Segment Start: Data for this task
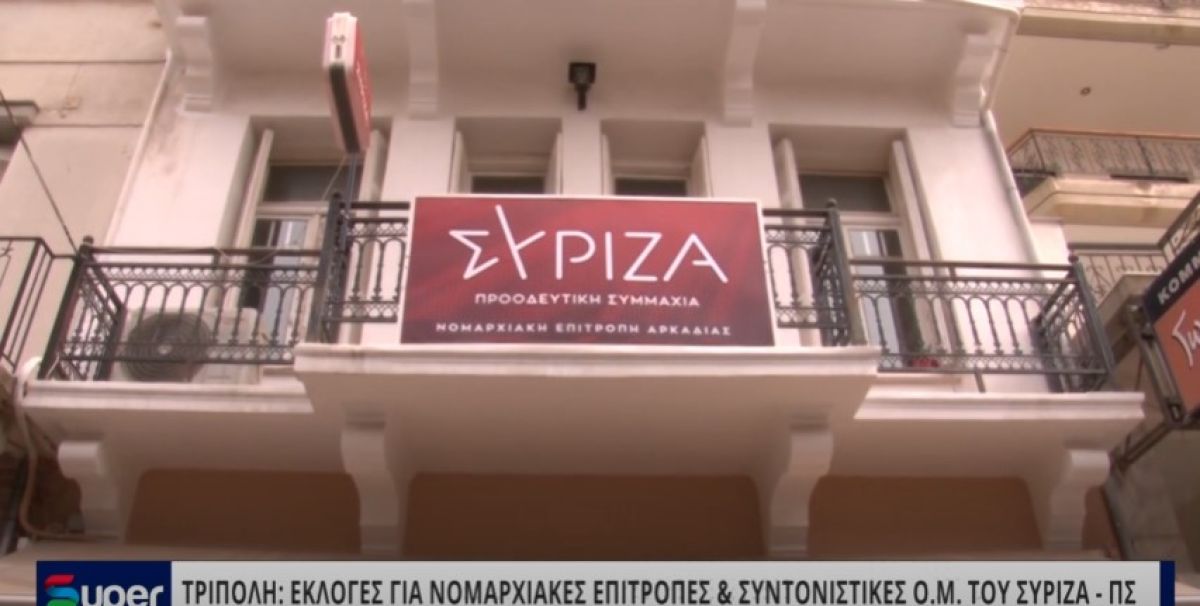 VIDEO: ΕΚΛΟΓΕΣ ΓΙΑ ΝΟΜΑΡΧΙΑΚΕΣ ΕΠΙΤΡΟΠΕΣ &amp; ΣΥΝΤΟΝΙΣΤΙΚΕΣ Ο Μ ΤΟΥ ΣΥΡΙΖΑ - Π.Σ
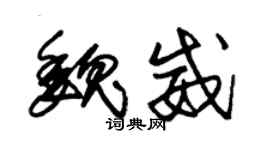 朱锡荣魏威草书个性签名怎么写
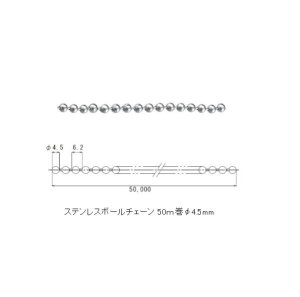 画像1: ステンレスボールチェーン 50ｍ巻φ4.5mm 
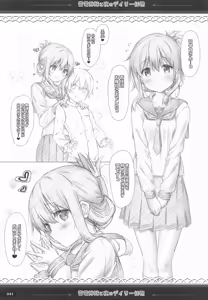 Page 40 of Raiden Shimai to Yoru no Daily Ninmu -mono works- Soushuuhen - preview thumbnail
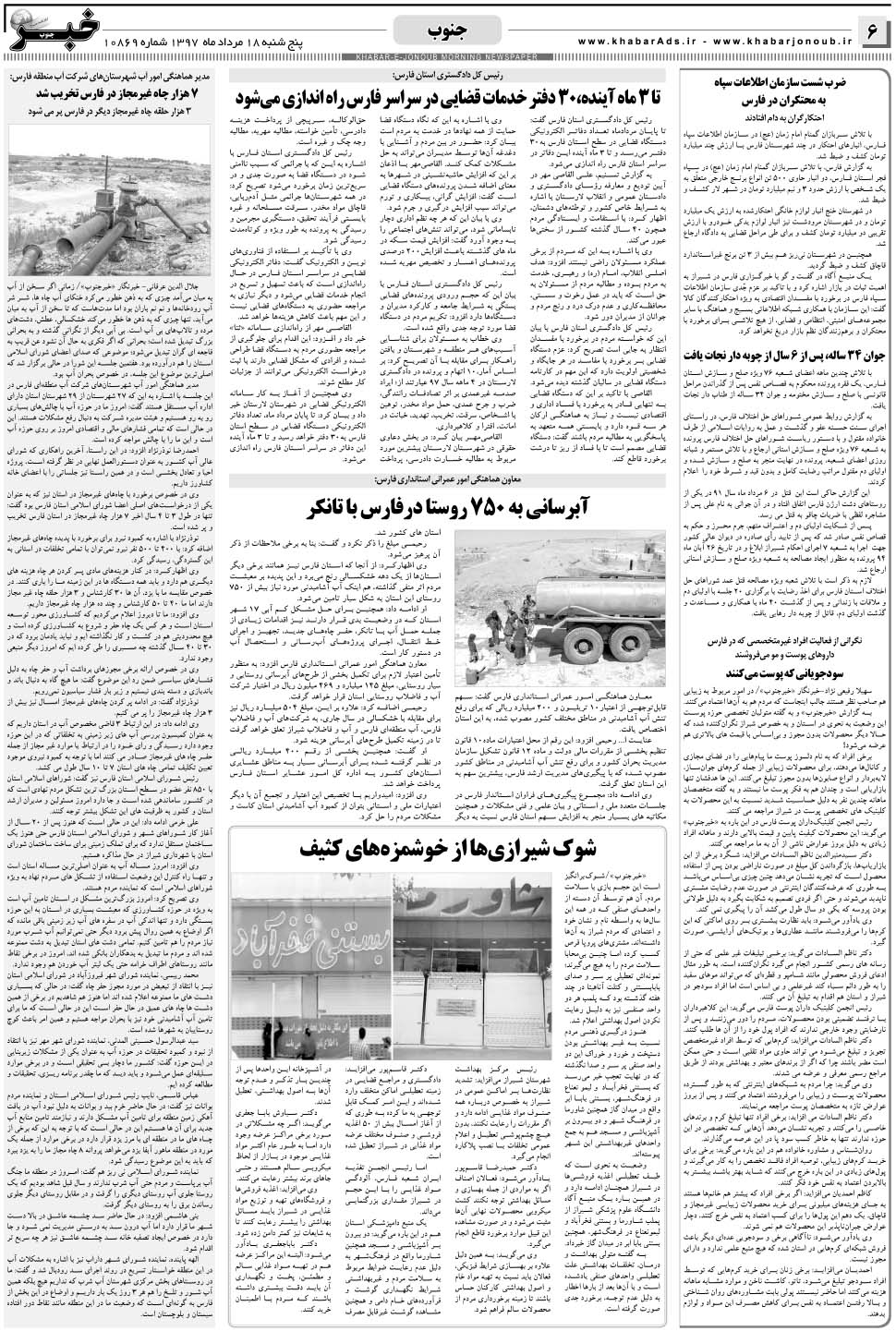 مشاهده صفحه ۶ روزنامه خبرجنوب تاریخ ۱۸  سال ۱۳۹۷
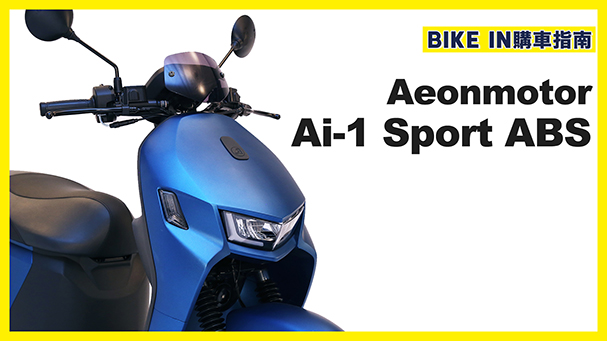 [購車指南] Aeonmotor Ai-1 Sport ABS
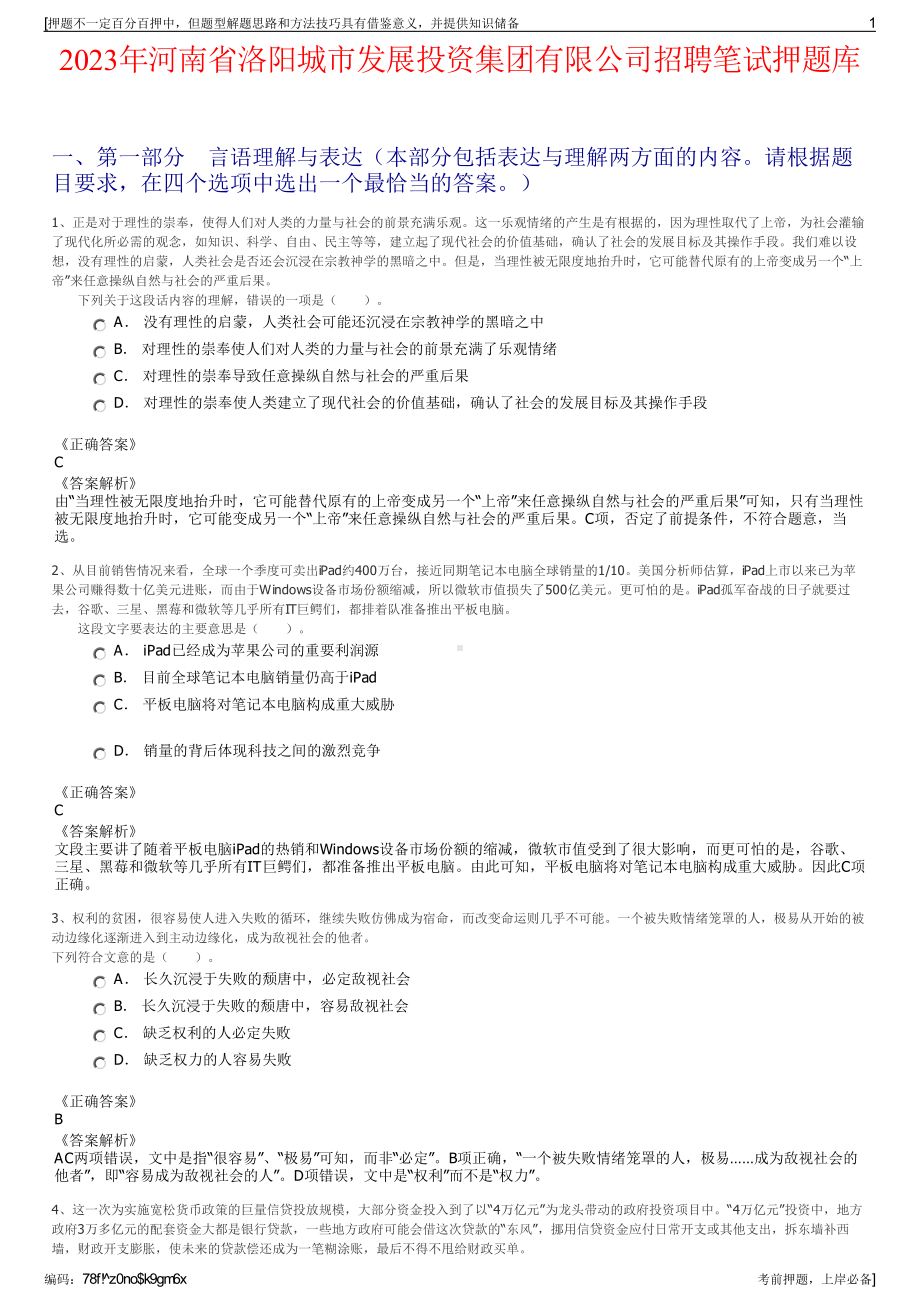 2023年河南省洛阳城市发展投资集团有限公司招聘笔试押题库.pdf_第1页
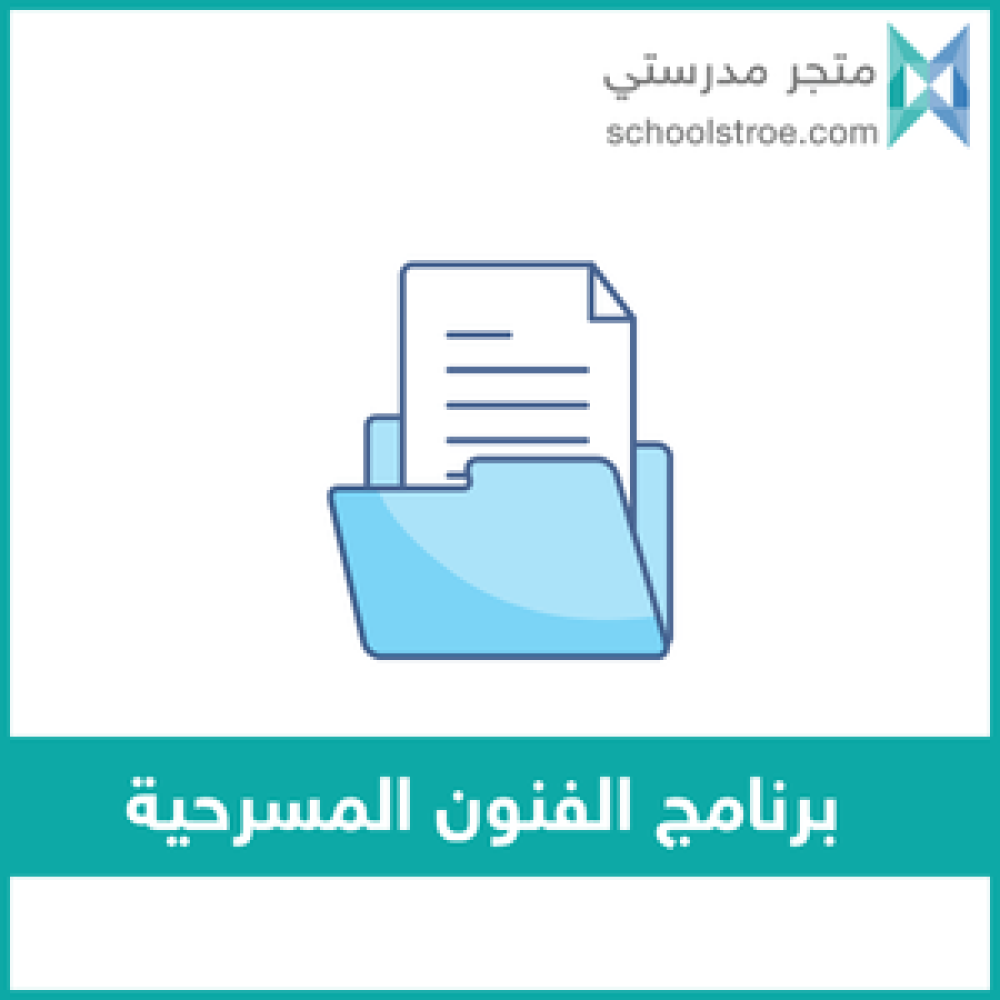 برنامج الفنون المسرحية | متوسط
Segment End: Data for this task
## Assignment
The whole listing above, word for word: repeat it with the pictures excluded.

## Reply
 VIDEO: ΕΚΛΟΓΕΣ ΓΙΑ ΝΟΜΑΡΧΙΑΚΕΣ ΕΠΙΤΡΟΠΕΣ &amp; ΣΥΝΤΟΝΙΣΤΙΚΕΣ Ο Μ ΤΟΥ ΣΥΡΙΖΑ - Π.Σ
 朱锡荣魏威草书个性签名怎么写
 画像1: ステンレスボールチェーン 50ｍ巻φ4.5mm 
 Page 40 of Raiden Shimai to Yoru no Daily Ninmu -mono works- Soushuuhen - preview thumbnail
 مشاهده صفحه ۶ روزنامه خبرجنوب تاریخ ۱۸  سال ۱۳۹۷
 [購車指南] Aeonmotor Ai-1 Sport ABS
 2023年河南省洛阳城市发展投资集团有限公司招聘笔试押题库.pdf_第1页
 برنامج الفنون المسرحية | متوسط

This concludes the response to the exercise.